Exactly reproduce the lines from the one holding "From this view, is" through the final line of the listing below, with both ends included and nothing else.
——
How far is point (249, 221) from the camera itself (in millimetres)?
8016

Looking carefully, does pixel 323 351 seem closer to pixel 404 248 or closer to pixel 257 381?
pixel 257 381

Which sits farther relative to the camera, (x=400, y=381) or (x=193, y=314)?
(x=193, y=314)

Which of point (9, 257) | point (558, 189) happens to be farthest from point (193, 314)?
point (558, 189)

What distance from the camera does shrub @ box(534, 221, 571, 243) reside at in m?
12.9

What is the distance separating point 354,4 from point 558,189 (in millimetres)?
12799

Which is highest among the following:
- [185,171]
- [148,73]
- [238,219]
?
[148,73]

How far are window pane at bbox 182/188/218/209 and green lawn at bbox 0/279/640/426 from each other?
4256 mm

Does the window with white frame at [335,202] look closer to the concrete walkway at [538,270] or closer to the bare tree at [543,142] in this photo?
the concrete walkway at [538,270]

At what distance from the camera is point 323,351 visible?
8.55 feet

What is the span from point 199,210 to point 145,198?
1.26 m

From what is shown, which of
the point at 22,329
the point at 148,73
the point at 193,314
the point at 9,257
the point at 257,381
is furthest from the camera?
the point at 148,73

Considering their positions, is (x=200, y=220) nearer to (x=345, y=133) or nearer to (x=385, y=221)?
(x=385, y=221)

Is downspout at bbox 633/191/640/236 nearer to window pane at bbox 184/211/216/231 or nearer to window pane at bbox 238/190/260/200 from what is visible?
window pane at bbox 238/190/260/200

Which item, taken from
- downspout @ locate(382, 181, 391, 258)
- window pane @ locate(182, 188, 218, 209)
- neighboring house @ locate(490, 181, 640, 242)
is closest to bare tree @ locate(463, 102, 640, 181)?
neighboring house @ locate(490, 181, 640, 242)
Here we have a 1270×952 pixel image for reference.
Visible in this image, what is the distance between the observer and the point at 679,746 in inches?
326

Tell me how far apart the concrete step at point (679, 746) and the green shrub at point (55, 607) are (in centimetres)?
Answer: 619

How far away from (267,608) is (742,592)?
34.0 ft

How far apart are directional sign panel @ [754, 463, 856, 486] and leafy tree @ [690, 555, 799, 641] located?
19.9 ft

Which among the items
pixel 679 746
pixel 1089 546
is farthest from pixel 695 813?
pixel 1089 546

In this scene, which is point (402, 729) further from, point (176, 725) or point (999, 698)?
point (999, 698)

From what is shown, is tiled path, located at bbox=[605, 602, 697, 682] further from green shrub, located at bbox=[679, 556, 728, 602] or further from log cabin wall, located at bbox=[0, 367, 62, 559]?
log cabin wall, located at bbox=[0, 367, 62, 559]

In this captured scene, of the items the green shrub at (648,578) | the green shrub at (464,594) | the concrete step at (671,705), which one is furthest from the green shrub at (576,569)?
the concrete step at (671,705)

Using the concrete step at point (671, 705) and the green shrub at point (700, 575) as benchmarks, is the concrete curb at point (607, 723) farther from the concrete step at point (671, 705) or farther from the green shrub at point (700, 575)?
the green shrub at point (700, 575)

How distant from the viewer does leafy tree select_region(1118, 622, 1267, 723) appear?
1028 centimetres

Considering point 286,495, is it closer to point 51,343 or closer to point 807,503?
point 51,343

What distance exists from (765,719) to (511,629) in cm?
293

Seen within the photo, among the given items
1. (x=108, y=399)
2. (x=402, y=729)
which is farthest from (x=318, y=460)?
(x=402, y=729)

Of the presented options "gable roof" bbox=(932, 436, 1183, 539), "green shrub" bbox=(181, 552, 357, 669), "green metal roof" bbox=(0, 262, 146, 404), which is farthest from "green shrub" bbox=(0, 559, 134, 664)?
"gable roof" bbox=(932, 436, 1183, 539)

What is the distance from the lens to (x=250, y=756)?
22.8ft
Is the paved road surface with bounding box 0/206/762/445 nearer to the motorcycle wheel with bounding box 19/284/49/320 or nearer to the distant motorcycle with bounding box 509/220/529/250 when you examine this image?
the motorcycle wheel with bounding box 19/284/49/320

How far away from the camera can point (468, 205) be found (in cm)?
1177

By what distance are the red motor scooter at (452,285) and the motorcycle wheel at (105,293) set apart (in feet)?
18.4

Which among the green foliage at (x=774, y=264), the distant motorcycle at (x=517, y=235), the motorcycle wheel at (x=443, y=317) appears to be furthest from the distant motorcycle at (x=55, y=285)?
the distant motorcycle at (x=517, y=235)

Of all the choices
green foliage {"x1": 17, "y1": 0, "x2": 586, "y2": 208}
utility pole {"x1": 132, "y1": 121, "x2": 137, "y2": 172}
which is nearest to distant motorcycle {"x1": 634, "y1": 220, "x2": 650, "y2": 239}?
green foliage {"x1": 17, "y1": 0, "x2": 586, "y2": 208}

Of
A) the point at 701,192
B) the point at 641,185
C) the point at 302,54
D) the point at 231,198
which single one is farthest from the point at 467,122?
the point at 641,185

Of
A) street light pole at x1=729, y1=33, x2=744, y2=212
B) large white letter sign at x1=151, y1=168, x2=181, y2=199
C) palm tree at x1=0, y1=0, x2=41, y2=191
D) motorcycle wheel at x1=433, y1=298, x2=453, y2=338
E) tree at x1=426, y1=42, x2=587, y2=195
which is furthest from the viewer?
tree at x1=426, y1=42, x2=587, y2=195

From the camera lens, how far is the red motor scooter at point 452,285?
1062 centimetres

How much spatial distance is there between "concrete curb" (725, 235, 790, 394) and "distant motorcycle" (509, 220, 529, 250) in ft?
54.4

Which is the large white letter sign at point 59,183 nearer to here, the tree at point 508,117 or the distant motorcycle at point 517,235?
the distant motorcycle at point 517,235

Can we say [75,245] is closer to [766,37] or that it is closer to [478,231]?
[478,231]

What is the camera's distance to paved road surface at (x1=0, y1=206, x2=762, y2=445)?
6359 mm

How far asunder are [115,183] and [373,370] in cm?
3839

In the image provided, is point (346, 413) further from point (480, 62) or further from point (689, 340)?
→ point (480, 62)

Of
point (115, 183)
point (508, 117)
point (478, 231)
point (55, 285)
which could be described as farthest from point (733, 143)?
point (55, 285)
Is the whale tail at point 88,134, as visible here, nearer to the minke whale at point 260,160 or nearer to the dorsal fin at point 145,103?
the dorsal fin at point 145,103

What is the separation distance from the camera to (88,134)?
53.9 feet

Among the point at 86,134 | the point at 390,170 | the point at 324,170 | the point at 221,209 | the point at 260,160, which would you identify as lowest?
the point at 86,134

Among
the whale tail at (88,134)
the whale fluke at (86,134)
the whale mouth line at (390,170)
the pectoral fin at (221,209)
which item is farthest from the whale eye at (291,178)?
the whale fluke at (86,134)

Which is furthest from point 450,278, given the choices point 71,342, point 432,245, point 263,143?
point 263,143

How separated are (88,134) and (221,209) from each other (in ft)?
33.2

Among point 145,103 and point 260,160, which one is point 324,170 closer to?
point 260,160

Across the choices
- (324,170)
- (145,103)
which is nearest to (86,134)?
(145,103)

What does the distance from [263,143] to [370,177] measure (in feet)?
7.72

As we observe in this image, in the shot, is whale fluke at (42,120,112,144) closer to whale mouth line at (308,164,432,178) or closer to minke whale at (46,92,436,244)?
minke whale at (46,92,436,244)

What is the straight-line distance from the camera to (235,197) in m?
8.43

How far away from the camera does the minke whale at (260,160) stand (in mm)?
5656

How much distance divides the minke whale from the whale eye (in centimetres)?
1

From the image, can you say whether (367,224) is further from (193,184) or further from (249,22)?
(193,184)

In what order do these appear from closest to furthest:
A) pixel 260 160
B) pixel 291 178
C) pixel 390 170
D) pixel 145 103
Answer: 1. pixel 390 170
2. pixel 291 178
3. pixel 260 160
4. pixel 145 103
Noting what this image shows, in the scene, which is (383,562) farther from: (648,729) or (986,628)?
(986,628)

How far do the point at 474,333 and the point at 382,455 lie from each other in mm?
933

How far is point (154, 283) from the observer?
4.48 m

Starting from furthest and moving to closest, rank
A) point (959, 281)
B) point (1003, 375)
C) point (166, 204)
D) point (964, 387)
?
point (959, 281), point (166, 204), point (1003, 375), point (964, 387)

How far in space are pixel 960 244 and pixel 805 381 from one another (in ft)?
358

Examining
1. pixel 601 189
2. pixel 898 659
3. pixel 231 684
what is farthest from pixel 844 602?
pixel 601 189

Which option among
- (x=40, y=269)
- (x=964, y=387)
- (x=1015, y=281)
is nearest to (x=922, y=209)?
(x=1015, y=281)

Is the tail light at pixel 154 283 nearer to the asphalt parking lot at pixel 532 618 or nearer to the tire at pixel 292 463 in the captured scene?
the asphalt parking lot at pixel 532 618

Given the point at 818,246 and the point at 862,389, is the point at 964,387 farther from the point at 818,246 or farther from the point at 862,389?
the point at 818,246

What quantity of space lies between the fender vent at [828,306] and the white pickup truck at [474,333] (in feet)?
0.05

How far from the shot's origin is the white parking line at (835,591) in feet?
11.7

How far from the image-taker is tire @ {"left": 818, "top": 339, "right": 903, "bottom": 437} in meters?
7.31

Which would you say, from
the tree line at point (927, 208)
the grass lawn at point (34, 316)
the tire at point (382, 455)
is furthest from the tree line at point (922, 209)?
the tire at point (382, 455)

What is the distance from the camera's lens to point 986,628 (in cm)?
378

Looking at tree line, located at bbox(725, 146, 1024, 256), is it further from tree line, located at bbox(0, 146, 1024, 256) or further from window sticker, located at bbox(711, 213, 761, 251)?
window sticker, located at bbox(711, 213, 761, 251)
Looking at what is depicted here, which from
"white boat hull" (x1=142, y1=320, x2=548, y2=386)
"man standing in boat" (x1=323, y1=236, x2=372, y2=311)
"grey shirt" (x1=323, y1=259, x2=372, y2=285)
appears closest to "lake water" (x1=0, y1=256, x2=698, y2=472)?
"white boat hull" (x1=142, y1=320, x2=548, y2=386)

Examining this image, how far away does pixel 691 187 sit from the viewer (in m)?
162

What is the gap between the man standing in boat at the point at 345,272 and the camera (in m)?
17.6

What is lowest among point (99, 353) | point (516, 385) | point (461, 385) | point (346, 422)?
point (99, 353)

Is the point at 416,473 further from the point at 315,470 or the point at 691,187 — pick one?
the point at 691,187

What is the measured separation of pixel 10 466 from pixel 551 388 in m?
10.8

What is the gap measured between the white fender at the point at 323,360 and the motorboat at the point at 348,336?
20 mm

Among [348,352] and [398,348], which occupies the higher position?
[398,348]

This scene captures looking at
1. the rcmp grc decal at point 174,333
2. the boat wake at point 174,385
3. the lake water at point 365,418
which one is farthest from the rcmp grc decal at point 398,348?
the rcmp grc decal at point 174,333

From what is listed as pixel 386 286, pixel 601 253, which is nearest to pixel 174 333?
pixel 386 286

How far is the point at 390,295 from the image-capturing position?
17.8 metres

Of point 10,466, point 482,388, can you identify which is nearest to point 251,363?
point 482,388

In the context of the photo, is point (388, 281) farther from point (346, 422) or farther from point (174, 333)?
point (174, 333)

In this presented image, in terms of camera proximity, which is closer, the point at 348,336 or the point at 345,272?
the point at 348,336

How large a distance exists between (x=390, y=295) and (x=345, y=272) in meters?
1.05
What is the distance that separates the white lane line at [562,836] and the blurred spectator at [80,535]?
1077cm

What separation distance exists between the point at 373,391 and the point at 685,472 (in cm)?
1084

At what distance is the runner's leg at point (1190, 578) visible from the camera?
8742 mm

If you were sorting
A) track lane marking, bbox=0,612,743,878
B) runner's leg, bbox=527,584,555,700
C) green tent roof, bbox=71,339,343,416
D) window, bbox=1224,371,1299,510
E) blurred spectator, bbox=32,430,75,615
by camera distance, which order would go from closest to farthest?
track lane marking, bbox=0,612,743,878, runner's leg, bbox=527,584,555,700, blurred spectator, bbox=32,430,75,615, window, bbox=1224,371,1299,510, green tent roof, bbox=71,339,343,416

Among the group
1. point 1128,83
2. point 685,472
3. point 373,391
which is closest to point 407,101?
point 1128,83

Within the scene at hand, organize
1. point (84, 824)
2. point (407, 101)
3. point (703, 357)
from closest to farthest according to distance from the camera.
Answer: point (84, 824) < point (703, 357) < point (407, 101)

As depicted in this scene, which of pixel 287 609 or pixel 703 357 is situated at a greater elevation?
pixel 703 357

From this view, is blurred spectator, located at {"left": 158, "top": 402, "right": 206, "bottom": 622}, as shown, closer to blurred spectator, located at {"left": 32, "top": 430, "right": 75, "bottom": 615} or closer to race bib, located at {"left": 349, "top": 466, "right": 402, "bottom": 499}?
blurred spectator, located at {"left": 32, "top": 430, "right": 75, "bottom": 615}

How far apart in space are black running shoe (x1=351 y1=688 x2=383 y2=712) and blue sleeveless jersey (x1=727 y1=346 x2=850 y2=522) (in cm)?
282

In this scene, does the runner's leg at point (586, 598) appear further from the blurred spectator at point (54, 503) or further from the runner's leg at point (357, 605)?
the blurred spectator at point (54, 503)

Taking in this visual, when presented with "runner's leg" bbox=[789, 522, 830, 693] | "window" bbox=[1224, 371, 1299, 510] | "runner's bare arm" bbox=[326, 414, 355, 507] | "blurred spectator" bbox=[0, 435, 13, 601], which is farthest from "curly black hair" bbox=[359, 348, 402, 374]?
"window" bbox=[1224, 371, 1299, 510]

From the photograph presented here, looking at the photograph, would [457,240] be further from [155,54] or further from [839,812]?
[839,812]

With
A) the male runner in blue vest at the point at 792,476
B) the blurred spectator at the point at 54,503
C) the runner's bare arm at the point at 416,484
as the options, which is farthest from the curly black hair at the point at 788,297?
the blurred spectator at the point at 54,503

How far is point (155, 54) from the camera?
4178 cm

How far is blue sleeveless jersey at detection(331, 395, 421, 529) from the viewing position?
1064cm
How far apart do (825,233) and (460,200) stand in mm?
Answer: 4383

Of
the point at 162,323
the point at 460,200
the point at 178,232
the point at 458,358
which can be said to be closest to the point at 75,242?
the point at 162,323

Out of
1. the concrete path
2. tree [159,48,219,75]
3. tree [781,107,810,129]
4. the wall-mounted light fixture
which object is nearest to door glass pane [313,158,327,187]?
——
EXPECTED ANSWER ::
From this view, is blurred spectator, located at {"left": 158, "top": 402, "right": 206, "bottom": 622}, as shown, closer to blurred spectator, located at {"left": 32, "top": 430, "right": 75, "bottom": 615} or closer to race bib, located at {"left": 349, "top": 466, "right": 402, "bottom": 499}?
blurred spectator, located at {"left": 32, "top": 430, "right": 75, "bottom": 615}

How far apart in space are black running shoe (x1=351 y1=688 x2=383 y2=712) and blue sleeveless jersey (x1=727 y1=346 x2=850 y2=522) (in cm)?
282

In this scene, does the runner's leg at point (586, 598) appear further from the blurred spectator at point (54, 503) or further from the runner's leg at point (357, 605)?
the blurred spectator at point (54, 503)

Taking in this visual, when presented with "runner's leg" bbox=[789, 522, 830, 693] | "window" bbox=[1224, 371, 1299, 510] | "runner's bare arm" bbox=[326, 414, 355, 507] | "blurred spectator" bbox=[0, 435, 13, 601], which is farthest from "curly black hair" bbox=[359, 348, 402, 374]?
"window" bbox=[1224, 371, 1299, 510]

From the photograph presented here, looking at the photograph, would [457,240] be further from [155,54] or further from [839,812]?
[839,812]

With
A) the male runner in blue vest at the point at 792,476
B) the blurred spectator at the point at 54,503
C) the runner's bare arm at the point at 416,484
as the options, which is farthest from the curly black hair at the point at 788,297?
the blurred spectator at the point at 54,503

How far is point (155, 54) from the camera?
4178 cm

How far is blue sleeveless jersey at detection(331, 395, 421, 529) from the viewing position?
1064cm
How far apart do (825,233) and (460,200) stand in mm?
Answer: 4383

Of
the point at 162,323
the point at 460,200
the point at 178,232
the point at 458,358
which can be said to be closest to the point at 75,242?
the point at 162,323

Out of
1. the concrete path
2. tree [159,48,219,75]
3. tree [781,107,810,129]
4. the wall-mounted light fixture
which object is nearest to door glass pane [313,158,327,187]?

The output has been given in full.